Trains are my favourite mode of transport. My favourite thing about trains is that you can gaze out of the window and see the countryside rolling by. Imagine if you could exaggerate that so that all of the walls were made out of glass, or that through augmented reality I could be pointed to hidden cultural gems in the countryside, or even in the galleries of the towns I passed through. What would happen if trains had a remit for promoting culture and tourism? Where would that physically and mentally take us?
Alternatively, what will happen when virtual reality immersive experiences that singers like Björk are using to share her work with large audiences are used by commuters to create a safe, secluded space on their way to work? If the experience of the 8:30am train is a carriage load of people swiping through their smartphones, what happens when they all have VR headsets on?
This is the type of speculative exercise that you can do to start pushing at the boundaries of what the future might hold, and coming up with transformative ideas. Disclaimer alert: I am not saying that the Department for Culture, Media and Sport should have responsibility for rail travel, that Radio 4 should be live streamed from headrests or that we should ban VR in trains. But by jumping out to consider some wild card futures, we open up the space for fresh thinking in between. As Tobias Revell from research & design studio Strange Telemetry says, “the future can be a playground for creativity”.
Speculative design is a way of considering not just probable or predictable futures (see image below from Anthony Dunne & Fiona Raby’s speculative everything) but a wider range of possible ones. Too often, Government just plans around preferable futures without consideration of alternatives. This approach goes beyond scenario planning, and creates actual objects or images from these future worlds. This provides something tangible for people to engage with.

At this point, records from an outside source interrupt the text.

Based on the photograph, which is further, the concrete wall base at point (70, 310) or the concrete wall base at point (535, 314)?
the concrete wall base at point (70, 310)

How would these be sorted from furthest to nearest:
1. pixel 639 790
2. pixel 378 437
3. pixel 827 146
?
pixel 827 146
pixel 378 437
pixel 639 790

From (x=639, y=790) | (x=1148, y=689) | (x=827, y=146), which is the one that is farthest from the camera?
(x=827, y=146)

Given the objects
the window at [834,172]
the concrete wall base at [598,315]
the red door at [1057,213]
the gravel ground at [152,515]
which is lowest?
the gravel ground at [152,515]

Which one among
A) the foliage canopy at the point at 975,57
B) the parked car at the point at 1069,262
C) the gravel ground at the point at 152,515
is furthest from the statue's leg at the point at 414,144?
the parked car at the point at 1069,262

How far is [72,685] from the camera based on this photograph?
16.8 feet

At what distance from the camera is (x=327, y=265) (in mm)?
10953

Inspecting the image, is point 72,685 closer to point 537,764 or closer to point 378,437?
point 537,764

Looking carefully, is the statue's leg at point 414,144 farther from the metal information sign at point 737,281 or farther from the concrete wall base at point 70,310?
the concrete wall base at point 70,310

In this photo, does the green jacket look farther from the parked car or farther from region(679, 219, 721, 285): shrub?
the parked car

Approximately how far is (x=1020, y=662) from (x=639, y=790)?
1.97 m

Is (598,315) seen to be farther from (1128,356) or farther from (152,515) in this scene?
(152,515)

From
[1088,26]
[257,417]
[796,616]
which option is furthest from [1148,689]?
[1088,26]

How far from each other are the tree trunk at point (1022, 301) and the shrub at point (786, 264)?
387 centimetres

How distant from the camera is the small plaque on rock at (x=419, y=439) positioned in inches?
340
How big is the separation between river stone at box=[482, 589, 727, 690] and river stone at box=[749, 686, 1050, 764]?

Up until now, speculative design has mostly been used by art and design institutions (universities, galleries) as a way of starting public debates about matter of concern. Last year, Policy Lab worked with GO-Science and Strange Telemetry (a design agency) to bring it into the UK Government for the first time on a project about an ageing society. We saw how it allowed public workshops to produce qualitative feedback on different futures, weighing up the trade-offs and tensions and allowing us to test policies that didn’t yet exist. So when DfT asked us to help them develop their understanding of what a passenger-focussed railway of the future might look like, we knew we had an innovative technique that worked.
- We started off by doing some film ethnography with rail passengers (and non-passengers) to understand their current experiences. What really stood out was the experience of stress and anxiety, illuminating the kinds of human experiences and emotions in a way that a passenger survey can’t. Not only did this reframe how DfT are developing their strategy, but it also allowed us to understand the everyday interactions people have with trains, staff and infrastructure. The speculations were testing some quite ‘back-stage’ or non-passenger facing policy decisions, such as open and digital data, investment in infrastructure, devolution. On their own, these are quite complex to think about. But the ethnography gave us vital clues as to how decisions here are felt by passengers, which we could then amend in future scenarios.
- We co-designed the speculations with stakeholders. After finding out what DfT wanted to test (the key trends or factors that will influence policy decisions in the next 20 years), we ran workshops with rail stakeholders to think about how these would change experiences for passengers. Each group was given a persona and their typical journey, and some future trends (e.g. strong economy, devolution, flexible working, ageing society etc) and asked to create a future fiction. Strange Telemetry and Superflux (our design partners) then took these written descriptions and created some objects from them (e.g. a new network rail map, a ticket buying/selling app, electronic noticeboards for autonomous vehicles at rural stations, online magazines showing additional services). All the objects were ambiguous enough that there was room for the public to discuss and interpret them, which led to wider conversations about the pros and cons of the society in which they belonged, and how individuals and Government would need to act differently.
We’ve used this public feedback on futures that do not yet exist to help develop DfT’s vision for rail, working out where the public would want us to go, and where they would not. Although the links between culture and rail might seemed far-fetched at first, perhaps they are closer than we think. As well as getting us from A to B, rail does have an important role to play in regeneration and tourism, sustainability and economic growth. And there are many ways to speculate how.